Source extract:
Did I miss something?

Could you show the output with debugQuery=on for the user's failing query?
Assuming I did this right, I'd next look for is a copyField. Is the user's
query really being executed against this field?

Schema.xml could be useful, too.

Tom

On Tue, Apr 20, 2010 at 10:19 AM, Charlie Jackson <
[hidden email]> wrote:

> I've got an odd scenario with a query a user's running. The user is
> searching for the term "I-Car". It will hit if the document contains the
> term "I-CAR" (all caps) but not if it's "I-Car".  When I throw the terms
> into the analysis page, the resulting tokens look identical, and my
> "I-Car" tokens hit on either term.
>
>
>
> Here's the definition of the field:
>
>
>
>    <fieldType name="text" class="solr.TextField"
> positionIncrementGap="100">
>
>      <analyzer type="index">
>
>        <tokenizer class="solr.WhitespaceTokenizerFactory"/>
>
>        <filter class="solr.StopFilterFactory"
>
>                ignoreCase="true"
>
>                words="stopwords.txt"
>
>                enablePositionIncrements="true"

To do:
1) Please reproduce the part of the Solr thread from "Schema.xml could be" up to and including "on either term.".
2) In the Solr thread, which tokenizer class does the index analyzer of the "text" field type use?

(Items listed in a dataset)
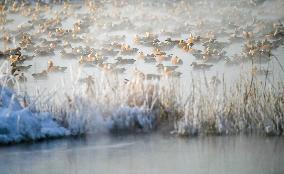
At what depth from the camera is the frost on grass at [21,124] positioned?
7512mm

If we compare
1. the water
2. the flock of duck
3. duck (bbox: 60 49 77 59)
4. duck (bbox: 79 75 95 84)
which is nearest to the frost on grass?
the water

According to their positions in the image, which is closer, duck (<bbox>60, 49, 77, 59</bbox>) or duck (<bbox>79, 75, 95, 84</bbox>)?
duck (<bbox>79, 75, 95, 84</bbox>)

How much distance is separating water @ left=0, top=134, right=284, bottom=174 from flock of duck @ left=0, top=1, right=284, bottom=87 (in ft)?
9.88

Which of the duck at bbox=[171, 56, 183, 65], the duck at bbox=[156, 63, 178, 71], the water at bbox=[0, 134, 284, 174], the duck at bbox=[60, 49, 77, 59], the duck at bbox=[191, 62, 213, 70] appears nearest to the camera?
the water at bbox=[0, 134, 284, 174]

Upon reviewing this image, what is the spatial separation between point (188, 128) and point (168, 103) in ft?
2.07

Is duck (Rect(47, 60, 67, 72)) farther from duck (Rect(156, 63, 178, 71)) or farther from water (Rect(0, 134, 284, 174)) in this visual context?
water (Rect(0, 134, 284, 174))

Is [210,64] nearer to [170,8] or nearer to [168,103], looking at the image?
[168,103]

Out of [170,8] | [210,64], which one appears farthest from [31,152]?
[170,8]

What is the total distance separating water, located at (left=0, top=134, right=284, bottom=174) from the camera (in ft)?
21.1

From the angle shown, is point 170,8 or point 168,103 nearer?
point 168,103

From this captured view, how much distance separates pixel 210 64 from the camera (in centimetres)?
1186

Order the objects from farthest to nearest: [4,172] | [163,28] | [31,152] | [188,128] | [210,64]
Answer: [163,28], [210,64], [188,128], [31,152], [4,172]

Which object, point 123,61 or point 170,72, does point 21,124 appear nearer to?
point 170,72

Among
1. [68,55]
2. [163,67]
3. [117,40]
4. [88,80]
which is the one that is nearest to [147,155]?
[88,80]
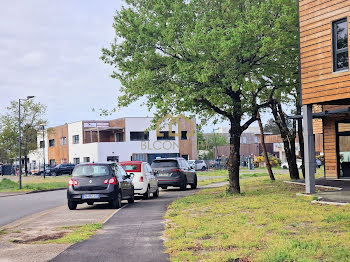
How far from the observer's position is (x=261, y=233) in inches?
384

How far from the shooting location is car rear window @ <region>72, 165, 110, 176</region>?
693 inches

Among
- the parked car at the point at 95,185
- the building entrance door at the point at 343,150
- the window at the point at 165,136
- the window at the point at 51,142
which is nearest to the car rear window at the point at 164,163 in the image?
the building entrance door at the point at 343,150

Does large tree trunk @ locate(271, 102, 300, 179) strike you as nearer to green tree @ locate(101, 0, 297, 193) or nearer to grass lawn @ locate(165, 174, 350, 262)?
green tree @ locate(101, 0, 297, 193)

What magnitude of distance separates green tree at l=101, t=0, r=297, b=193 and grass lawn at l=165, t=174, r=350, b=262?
5026 mm

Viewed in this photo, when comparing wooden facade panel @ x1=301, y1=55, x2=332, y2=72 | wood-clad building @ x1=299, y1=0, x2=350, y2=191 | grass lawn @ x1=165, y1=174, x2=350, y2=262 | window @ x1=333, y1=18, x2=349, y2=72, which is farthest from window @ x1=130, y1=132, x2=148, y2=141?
grass lawn @ x1=165, y1=174, x2=350, y2=262

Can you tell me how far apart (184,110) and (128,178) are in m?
3.38

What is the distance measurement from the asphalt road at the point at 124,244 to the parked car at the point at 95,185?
351cm

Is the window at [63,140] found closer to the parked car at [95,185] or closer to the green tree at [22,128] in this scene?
the green tree at [22,128]

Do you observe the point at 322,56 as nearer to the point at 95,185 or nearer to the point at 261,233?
the point at 95,185

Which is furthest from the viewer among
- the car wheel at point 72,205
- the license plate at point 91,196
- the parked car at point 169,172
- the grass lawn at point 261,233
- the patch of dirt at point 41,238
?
the parked car at point 169,172

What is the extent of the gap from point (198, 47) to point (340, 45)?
4640mm

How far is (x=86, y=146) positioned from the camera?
249 feet

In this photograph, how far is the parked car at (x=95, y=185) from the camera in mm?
17297

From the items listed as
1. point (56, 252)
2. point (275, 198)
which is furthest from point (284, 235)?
point (275, 198)
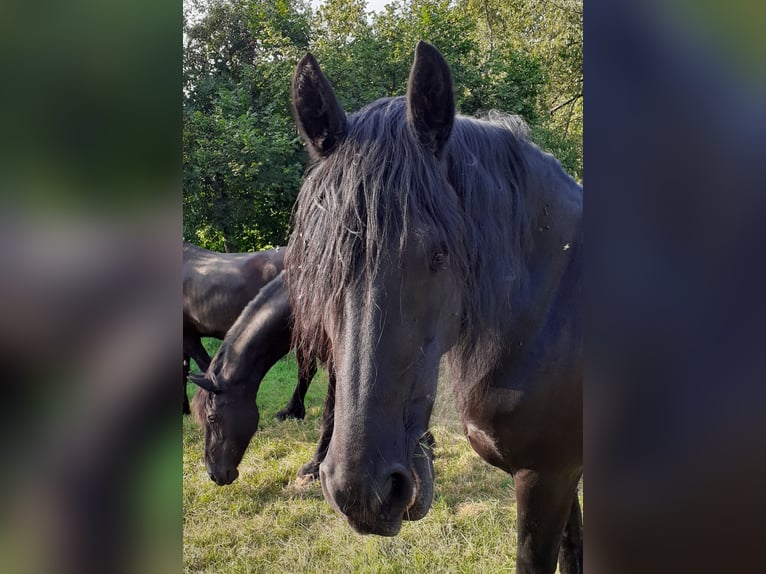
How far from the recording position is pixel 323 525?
3.59m

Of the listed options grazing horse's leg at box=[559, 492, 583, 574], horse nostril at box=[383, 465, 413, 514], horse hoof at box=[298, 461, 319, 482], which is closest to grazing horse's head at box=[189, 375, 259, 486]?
horse hoof at box=[298, 461, 319, 482]

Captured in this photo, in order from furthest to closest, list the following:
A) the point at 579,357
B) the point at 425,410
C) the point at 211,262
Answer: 1. the point at 211,262
2. the point at 579,357
3. the point at 425,410

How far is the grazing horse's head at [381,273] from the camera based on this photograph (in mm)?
1226

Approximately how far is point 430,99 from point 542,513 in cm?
148
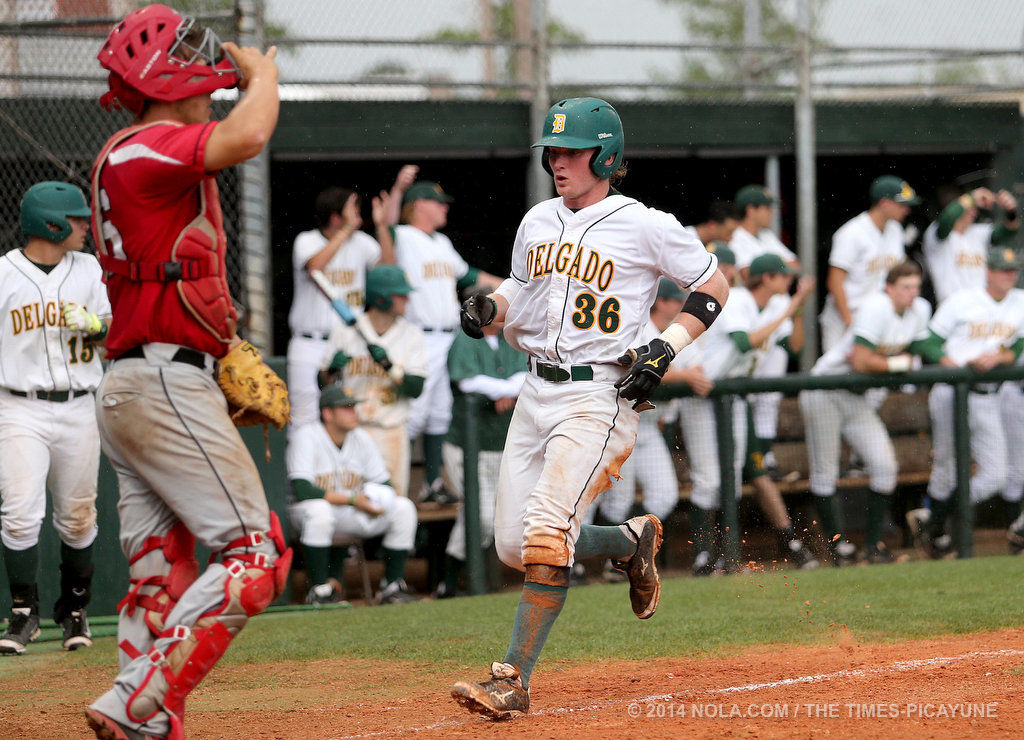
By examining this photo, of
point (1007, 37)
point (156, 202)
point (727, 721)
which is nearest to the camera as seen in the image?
point (156, 202)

Exercise responses:
1)
Schema.xml could be useful, too.

Tom

On Tue, Apr 20, 2010 at 10:19 AM, Charlie Jackson <
[hidden email]> wrote:

> I've got an odd scenario with a query a user's running. The user is
> searching for the term "I-Car". It will hit if the document contains the
> term "I-CAR" (all caps) but not if it's "I-Car".  When I throw the terms
> into the analysis page, the resulting tokens look identical, and my
> "I-Car" tokens hit on either term.

2) solr.WhitespaceTokenizerFactory